Conor O’Shea led Harlequins to the European Rugby Challenge Cup final in Lyon last year, but now he is on the brink of his Six Nations bow with Italy.

There are not many who know European rugby better than the former Ireland international. O’Shea  takes the plunge against Wales in Rome on Sunday as he aims to bring success to the Azzuri in the Test arena. And he has made a plea for the rugby world not to disrespect his charges.

“Just see the way teams play. You get a penalty against Italy, what do they do? They kick in the corner.  They never kick to goal,” said O’Shea.
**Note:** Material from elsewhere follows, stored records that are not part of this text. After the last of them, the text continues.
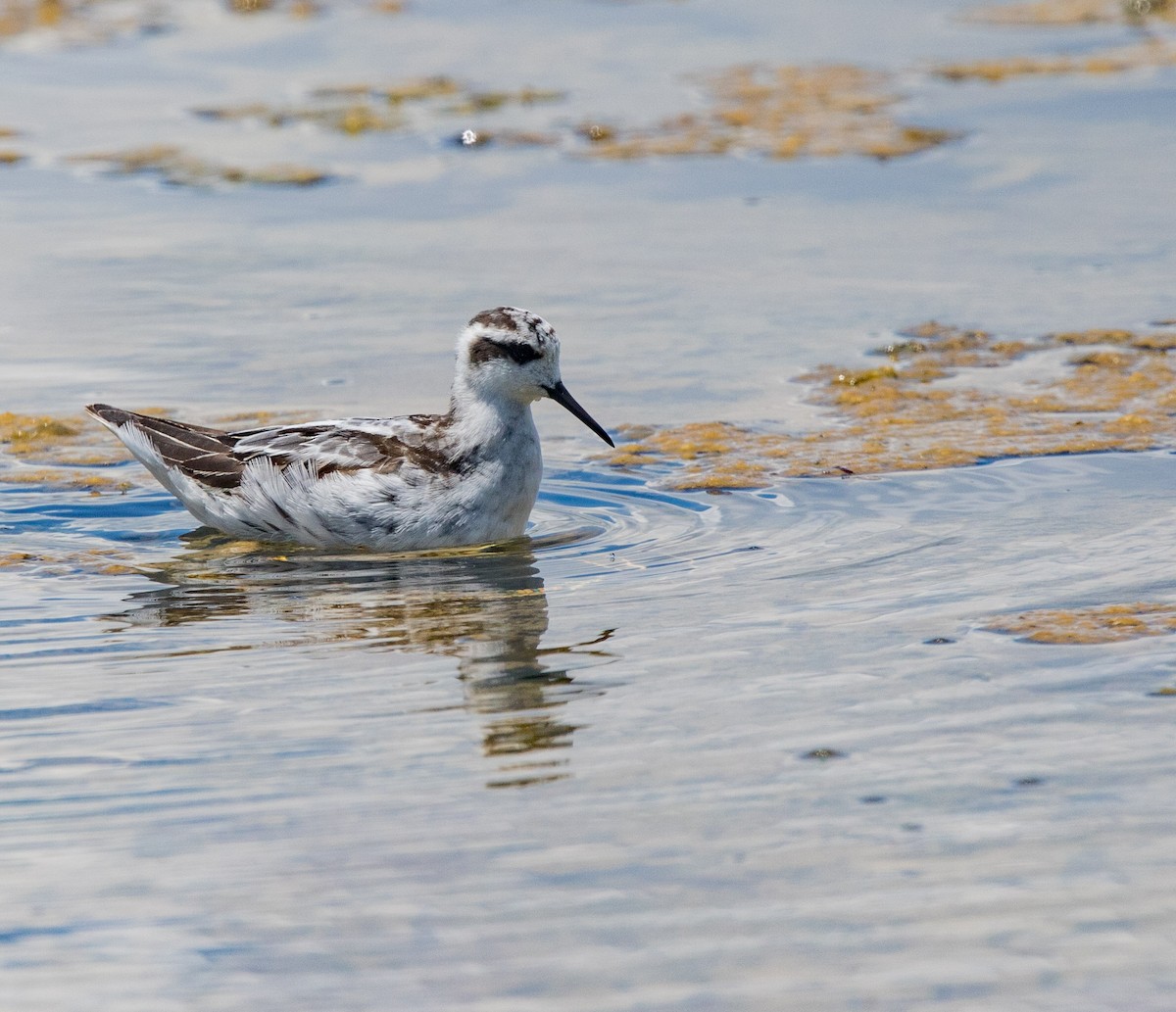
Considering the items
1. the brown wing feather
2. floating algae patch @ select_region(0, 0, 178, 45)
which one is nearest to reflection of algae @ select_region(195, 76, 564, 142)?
floating algae patch @ select_region(0, 0, 178, 45)

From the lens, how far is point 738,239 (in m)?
13.6

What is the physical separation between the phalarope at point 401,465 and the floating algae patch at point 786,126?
725cm

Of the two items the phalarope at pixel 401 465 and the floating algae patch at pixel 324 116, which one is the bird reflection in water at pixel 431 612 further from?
the floating algae patch at pixel 324 116

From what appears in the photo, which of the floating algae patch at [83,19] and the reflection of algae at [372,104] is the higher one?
the floating algae patch at [83,19]

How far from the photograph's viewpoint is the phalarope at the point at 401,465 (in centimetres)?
867

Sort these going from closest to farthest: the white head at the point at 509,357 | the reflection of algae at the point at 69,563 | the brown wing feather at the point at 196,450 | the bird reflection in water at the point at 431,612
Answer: the bird reflection in water at the point at 431,612, the reflection of algae at the point at 69,563, the white head at the point at 509,357, the brown wing feather at the point at 196,450

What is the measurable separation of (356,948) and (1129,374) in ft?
24.2

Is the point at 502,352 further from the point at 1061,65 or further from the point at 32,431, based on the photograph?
the point at 1061,65

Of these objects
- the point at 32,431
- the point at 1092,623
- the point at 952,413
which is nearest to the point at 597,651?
the point at 1092,623

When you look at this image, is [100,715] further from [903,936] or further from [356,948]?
[903,936]

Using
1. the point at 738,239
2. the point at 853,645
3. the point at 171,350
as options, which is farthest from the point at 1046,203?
the point at 853,645

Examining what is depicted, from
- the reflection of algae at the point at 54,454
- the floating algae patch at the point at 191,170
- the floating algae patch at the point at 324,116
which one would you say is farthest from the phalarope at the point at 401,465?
the floating algae patch at the point at 324,116

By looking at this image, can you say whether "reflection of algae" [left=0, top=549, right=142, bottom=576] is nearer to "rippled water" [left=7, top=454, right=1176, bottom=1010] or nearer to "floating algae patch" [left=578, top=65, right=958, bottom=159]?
"rippled water" [left=7, top=454, right=1176, bottom=1010]

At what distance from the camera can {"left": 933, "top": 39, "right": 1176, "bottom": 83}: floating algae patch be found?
18281 mm
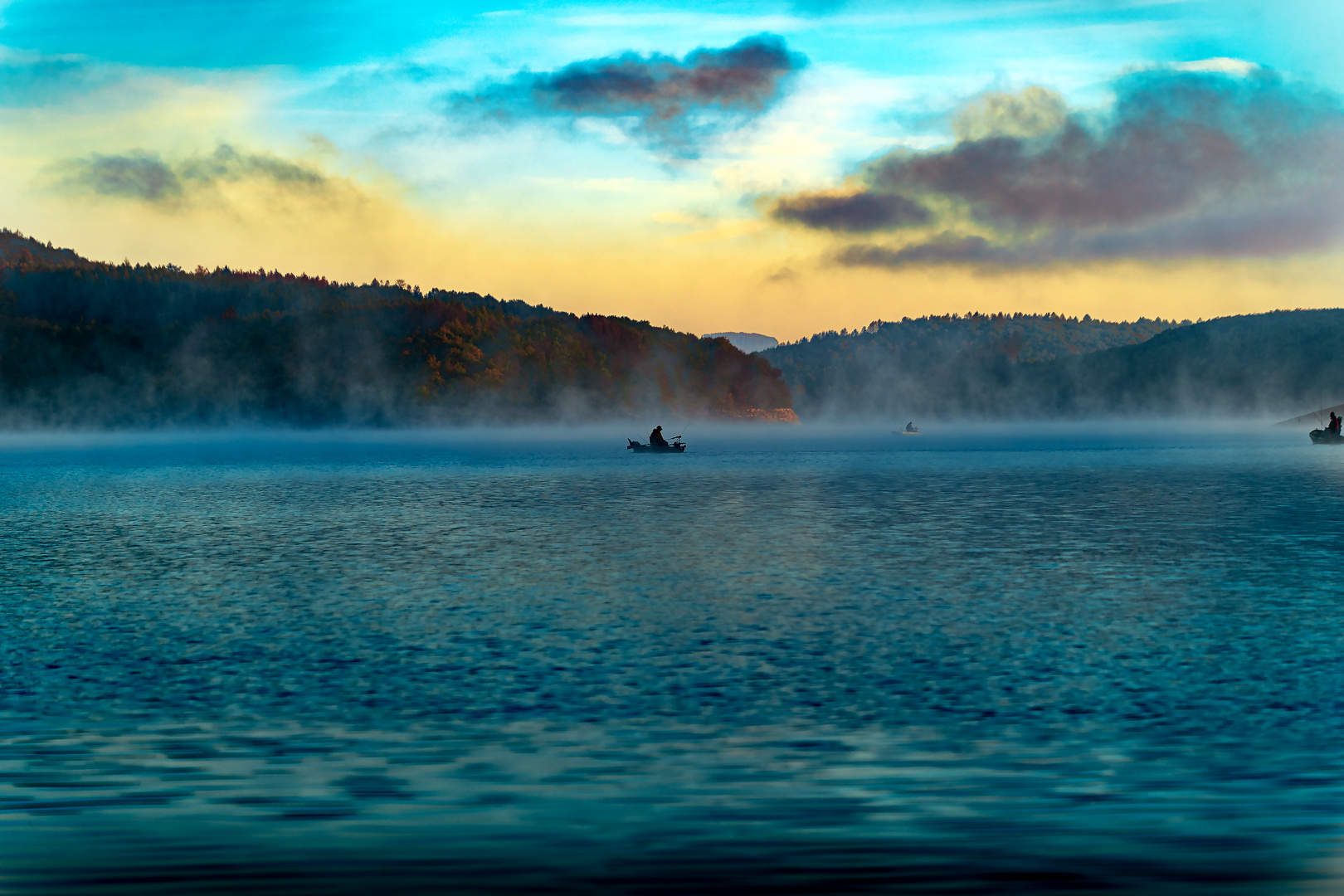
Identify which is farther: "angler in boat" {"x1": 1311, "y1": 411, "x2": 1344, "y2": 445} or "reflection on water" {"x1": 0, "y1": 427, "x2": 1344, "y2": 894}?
"angler in boat" {"x1": 1311, "y1": 411, "x2": 1344, "y2": 445}

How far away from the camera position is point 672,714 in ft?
57.4

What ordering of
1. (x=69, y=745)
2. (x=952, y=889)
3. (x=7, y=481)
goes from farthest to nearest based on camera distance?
(x=7, y=481)
(x=69, y=745)
(x=952, y=889)

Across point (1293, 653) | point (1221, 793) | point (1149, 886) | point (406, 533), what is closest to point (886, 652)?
point (1293, 653)

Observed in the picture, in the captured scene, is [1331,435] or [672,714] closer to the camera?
[672,714]

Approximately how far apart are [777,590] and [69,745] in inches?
701

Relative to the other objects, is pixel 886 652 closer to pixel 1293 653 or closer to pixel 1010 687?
pixel 1010 687

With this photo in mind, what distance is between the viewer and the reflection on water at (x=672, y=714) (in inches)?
467

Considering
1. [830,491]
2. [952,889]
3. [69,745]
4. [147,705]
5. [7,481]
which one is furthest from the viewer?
[7,481]

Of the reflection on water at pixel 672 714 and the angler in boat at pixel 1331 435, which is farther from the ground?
the angler in boat at pixel 1331 435

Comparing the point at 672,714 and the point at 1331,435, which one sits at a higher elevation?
the point at 1331,435

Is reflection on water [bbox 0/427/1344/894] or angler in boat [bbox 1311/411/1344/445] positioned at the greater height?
angler in boat [bbox 1311/411/1344/445]

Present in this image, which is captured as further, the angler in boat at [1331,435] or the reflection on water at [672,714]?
the angler in boat at [1331,435]

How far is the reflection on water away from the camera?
11852 mm

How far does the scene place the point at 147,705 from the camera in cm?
1814
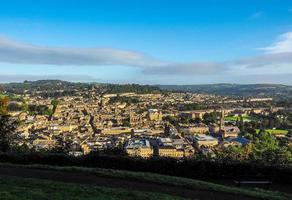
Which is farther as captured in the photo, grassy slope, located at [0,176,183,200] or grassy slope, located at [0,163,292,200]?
grassy slope, located at [0,163,292,200]

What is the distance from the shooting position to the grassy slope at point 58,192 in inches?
318

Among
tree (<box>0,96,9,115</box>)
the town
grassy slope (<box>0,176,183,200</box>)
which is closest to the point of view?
grassy slope (<box>0,176,183,200</box>)

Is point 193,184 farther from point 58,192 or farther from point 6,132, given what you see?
point 6,132

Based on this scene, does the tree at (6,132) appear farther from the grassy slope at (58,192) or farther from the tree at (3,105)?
the grassy slope at (58,192)

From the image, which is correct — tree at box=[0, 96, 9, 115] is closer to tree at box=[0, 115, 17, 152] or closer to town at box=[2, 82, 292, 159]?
tree at box=[0, 115, 17, 152]

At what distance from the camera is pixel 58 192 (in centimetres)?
853

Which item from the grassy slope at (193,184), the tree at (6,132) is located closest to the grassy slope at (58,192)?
the grassy slope at (193,184)

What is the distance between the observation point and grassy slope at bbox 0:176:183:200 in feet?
26.5

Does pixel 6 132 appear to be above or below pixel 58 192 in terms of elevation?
below

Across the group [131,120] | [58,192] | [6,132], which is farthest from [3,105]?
[131,120]

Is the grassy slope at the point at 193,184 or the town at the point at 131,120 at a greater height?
the grassy slope at the point at 193,184

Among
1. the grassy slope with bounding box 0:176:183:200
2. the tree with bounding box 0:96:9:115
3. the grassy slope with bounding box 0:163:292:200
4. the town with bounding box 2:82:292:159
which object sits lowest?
the town with bounding box 2:82:292:159

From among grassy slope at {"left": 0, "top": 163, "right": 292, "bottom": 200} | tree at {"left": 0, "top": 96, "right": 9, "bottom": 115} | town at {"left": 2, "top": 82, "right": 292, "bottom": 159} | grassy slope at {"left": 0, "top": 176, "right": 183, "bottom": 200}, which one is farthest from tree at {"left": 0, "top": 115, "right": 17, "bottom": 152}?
town at {"left": 2, "top": 82, "right": 292, "bottom": 159}

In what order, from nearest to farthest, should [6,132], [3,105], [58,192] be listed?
1. [58,192]
2. [6,132]
3. [3,105]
“Do they play differently against us? Of course they do, because they play with freedom in their minds. That’s what we said before the South African game, ‘you watch the pressure begin to reverse when they see we’re not going away’, because teams know when a team is able to go for 80 minutes and after a pretty bad defeat to the All Blacks I came away saying that’s the best defeat we could ever have because we actually showed we had the ability intensity-wise and physicality to go 80 minutes.

“When you read newspapers and hear what’s said about Italian rugby it is disrespectful because it doesn’t give a full understanding of how special the history is and we should be looking to nourish and not let wither on the vine an incredible rugby country.”

Italy’s starting XV contains 13 players from the country’s pair of professional clubs. Zebre and Benetton Treviso may have exited their European competitions at the pool stages, but their players have shown they are right at home in the blue shirt. They claimed a historic first win over South Africa last Autumn, and O’Shea is hoping a change in culture can help achieve success on all fronts.

He said:  “There is a negative culture around the team because these players are told constantly that they are not very good. It then becomes very difficult to become positive. What do we need to concentrate on – not feeling sorry for ourselves and to start to look around and see some of the players we have.”